Passei anos com aquela sensação de uma conversa inacabada à qual, com a sua morte, ficou impossível de retomarmos. E ambas as sensações da conversa com meu pai e da audição na casa do cliente, se perderam em algum canto do meu inconsciente.

Com o acidente que sofri no final do ano, minha mobilidade ficou tão restrita que, para ouvir um LP, necessitei da ajuda de minha filha, que começa a se interessar cada vez mais por música e equipamentos (será que ela, ao contrário do irmão que escolheu a carreira de músico, irá gostar da magia da reprodução eletrônica?). E, com essa restrição, acabei optando por ouvir muito mais CDs do que LPs.

E ao escolher a pilha de discos com os quais passaria as catorze semanas com o braço direito imobilizado, percebi claramente a repetição de todos os meus ciclos musicais dos últimos cinquenta anos e, como cada uma daquelas músicas soaram nas dezenas de sistemas que tive. E ainda que, tecnologicamente, o sistema atual em que escuto música tenha evoluído quanticamente, as nuances na reprodução eletrônica que mais me encantam são as mesmas do menino que, aos seis anos, sentou para ouvir o Concerto para Violino e Orquestra de Tchaikovsky – e saiu daquela audição maravilhado com a capacidade com que aquele sistema do meu pai nos emocionava!

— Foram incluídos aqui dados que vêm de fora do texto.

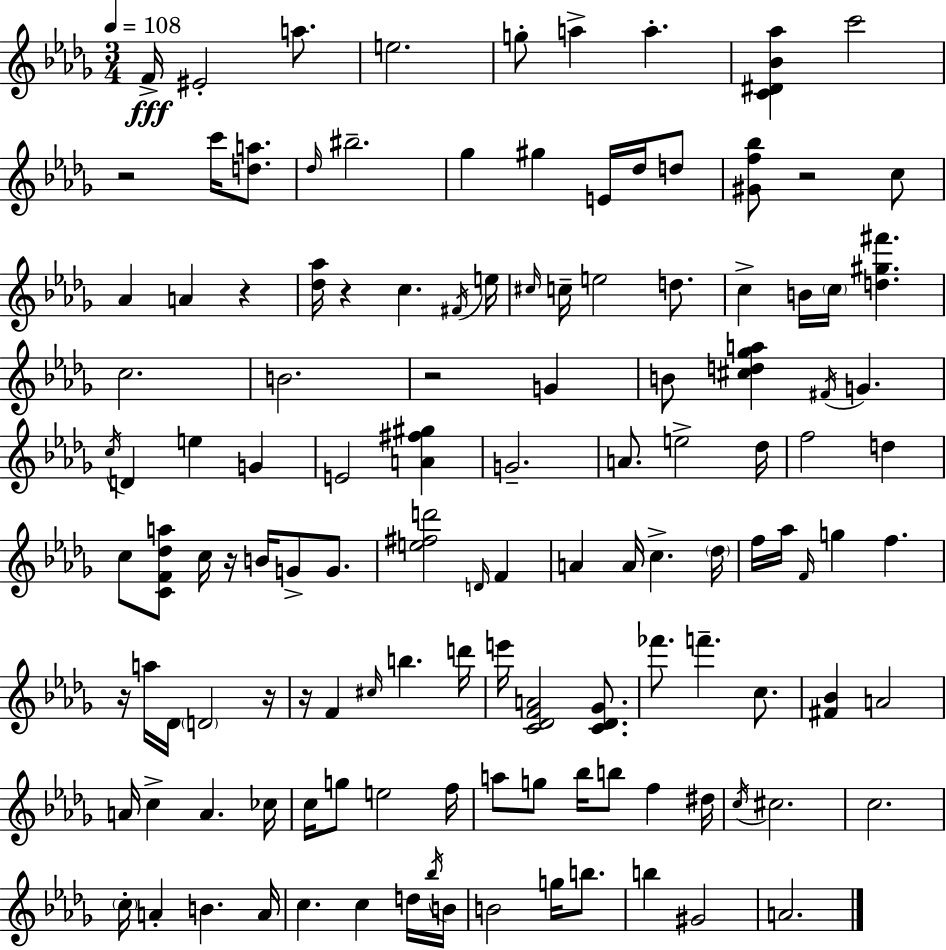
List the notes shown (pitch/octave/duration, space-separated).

Nessas quatorze semanas de reclusão, pude perceber que, independente do estilo musical, ou da qualidade técnica da gravação, o que minha atenção mais busca é sentir novamente aquela imersão que ocorreu aos seis anos.

Seja consciente (pois finalmente me dei conta do que o meu pai denominou de ciclos audiófilos) ou inconsciente (como foram por tantos anos). O objetivo de cada audiófilo, picado por este hobby é buscar e sentir novamente aquele primeiro impacto de arrebatamento e prazer auditivo pleno. E todo o trajeto e energia gasto por anos a fio, será movido por este impacto inicial. Os ciclos então se movem em volta daquele impacto inicial, mas sem nunca se desligarem ou fugirem de seu campo gravitacional. Pois caso ele seja suficiente para penetrar em cada célula, músculo e no nosso hipocampo, estaremos sempre montando sistemas na esperança de repetir aquela emoção inicial!

Então, são as emoções que nos conduzem de volta ao ciclo inicial, muito mais que nossa audição! A audição nos ajuda a encontrar soluções para os erros de sinergia, mas o que realmente define a razão de gostarmos de determinado setup e não de outro é o que estabelece e ativa nosso ciclo inicial, que certamente meu pai lá no seu íntimo, certamente chamou de ‘marco zero’. E procurava, com seu senso apurado de observação, descobrir qual era o marco zero de cada um de seus clientes!

Uma tarefa hercúlea e possível somente àqueles apaixonados pela sua profissão e fé inabalável no potencial humano!